A couple of nights ago I dreamt that I was in a clearing in a woods sat at a table with some other people. In front of me I had the narrative to a play I was in. I knew that the lines I had to read were in the form of a poem. I couldn’t learn them because I didn’t understand the words. The rest of the cast were cross with me because they could see that I intended to have my script in front of me when I was sat on the stage.
The reason why I had this dream was all thanks to the computer. The clearing in the woods was on one of the postcards I’d been preparing during the day. Then, when I was having a stroll around my blog friends I came across a word I’d never seen before and had to look it up. Next, I popped via the comments to a new blog where I learnt that the lady who used to organise the poetry&words tent at the Glastonbury festival had died. Strange the things that stay in your head.
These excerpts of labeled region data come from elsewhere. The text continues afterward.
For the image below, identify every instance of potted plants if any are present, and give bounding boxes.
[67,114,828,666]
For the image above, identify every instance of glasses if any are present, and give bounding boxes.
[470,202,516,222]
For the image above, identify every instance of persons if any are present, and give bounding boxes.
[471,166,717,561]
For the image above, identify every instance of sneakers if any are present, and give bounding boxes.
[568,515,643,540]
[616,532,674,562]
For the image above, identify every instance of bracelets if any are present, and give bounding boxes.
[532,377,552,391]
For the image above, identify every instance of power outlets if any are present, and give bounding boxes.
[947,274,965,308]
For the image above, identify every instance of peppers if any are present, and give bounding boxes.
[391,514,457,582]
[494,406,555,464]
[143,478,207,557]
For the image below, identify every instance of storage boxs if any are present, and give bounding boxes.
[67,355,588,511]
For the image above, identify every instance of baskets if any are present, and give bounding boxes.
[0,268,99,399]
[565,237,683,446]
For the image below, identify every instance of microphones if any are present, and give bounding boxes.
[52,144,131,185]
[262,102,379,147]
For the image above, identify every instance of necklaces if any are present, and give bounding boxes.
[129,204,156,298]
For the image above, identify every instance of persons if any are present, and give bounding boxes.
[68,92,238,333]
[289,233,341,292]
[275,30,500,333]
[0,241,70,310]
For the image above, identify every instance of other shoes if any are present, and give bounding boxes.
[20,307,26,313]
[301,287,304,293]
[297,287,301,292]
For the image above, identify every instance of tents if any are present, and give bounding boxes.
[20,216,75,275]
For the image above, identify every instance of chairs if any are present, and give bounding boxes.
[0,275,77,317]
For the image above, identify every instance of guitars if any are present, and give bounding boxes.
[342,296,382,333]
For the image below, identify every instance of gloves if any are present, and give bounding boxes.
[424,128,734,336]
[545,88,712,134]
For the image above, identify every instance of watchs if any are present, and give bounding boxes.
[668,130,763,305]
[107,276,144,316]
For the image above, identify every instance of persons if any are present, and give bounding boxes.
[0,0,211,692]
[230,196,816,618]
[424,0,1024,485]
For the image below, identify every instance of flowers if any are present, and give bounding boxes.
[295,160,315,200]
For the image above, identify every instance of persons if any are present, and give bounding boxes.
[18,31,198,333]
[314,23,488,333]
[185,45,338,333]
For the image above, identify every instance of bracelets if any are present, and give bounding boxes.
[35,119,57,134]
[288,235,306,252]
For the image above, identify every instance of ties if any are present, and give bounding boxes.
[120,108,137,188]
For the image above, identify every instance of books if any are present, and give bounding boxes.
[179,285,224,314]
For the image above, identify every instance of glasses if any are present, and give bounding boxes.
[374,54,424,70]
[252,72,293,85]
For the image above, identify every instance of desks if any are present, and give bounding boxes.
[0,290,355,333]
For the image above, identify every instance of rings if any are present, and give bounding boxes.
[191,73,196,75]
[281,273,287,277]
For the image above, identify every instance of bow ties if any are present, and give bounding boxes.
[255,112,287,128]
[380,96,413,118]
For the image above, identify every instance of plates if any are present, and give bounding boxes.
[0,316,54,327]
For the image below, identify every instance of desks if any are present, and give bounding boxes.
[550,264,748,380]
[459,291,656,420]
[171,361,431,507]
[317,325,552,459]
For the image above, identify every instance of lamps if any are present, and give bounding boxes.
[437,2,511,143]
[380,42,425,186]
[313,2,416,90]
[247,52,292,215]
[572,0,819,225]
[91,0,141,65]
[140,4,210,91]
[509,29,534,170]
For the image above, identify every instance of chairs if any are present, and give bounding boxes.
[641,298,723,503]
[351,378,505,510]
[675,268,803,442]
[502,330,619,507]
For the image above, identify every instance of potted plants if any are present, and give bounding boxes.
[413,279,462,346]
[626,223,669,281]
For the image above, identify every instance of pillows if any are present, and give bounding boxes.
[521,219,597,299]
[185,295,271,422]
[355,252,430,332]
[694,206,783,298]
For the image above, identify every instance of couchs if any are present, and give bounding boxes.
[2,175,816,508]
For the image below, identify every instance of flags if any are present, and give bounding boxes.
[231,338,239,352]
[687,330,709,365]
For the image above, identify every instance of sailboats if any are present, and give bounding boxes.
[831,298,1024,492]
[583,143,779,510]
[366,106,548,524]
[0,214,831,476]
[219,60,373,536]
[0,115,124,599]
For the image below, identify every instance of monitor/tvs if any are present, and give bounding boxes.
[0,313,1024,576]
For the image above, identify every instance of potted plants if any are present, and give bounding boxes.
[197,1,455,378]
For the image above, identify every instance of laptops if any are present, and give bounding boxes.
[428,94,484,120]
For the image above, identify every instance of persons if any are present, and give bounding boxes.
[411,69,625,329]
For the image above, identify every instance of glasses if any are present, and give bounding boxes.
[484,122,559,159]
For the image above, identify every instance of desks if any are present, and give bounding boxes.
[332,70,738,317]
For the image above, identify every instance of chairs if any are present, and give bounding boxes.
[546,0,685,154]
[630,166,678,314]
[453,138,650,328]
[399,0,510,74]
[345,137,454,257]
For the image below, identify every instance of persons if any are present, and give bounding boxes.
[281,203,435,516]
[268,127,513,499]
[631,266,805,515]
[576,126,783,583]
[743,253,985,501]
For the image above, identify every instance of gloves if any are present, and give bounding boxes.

When I woke up I remembered a play I was in in my early teens; I was the narrator in The Pied Piper of Hamlin by Robert Browning (I didn’t remember it was by him!), I tested myself and I remembered the first verse. This took me on in my thoughts to a Canadian film, *The Sweet Hereafter, with Sir Ian Holm about a school bus which crashes and kills most of the children in the village. The poem runs through the film (The survivor used to baby-sit and read the poem to her young charges.). Sir Ian Holm is the insurance investigator who is sent to decide whether the survivors should be awarded any money. He is also trying desperately to reconnect with his daughter, who is a drug addict, at the same time. It’s a very sad but beautiful film. I remember the lady who drove the school bus saying that when she picked up the children for school every morning she felt like she was picking berries and putting them into her basket. If you haven’t seen it I recommend it.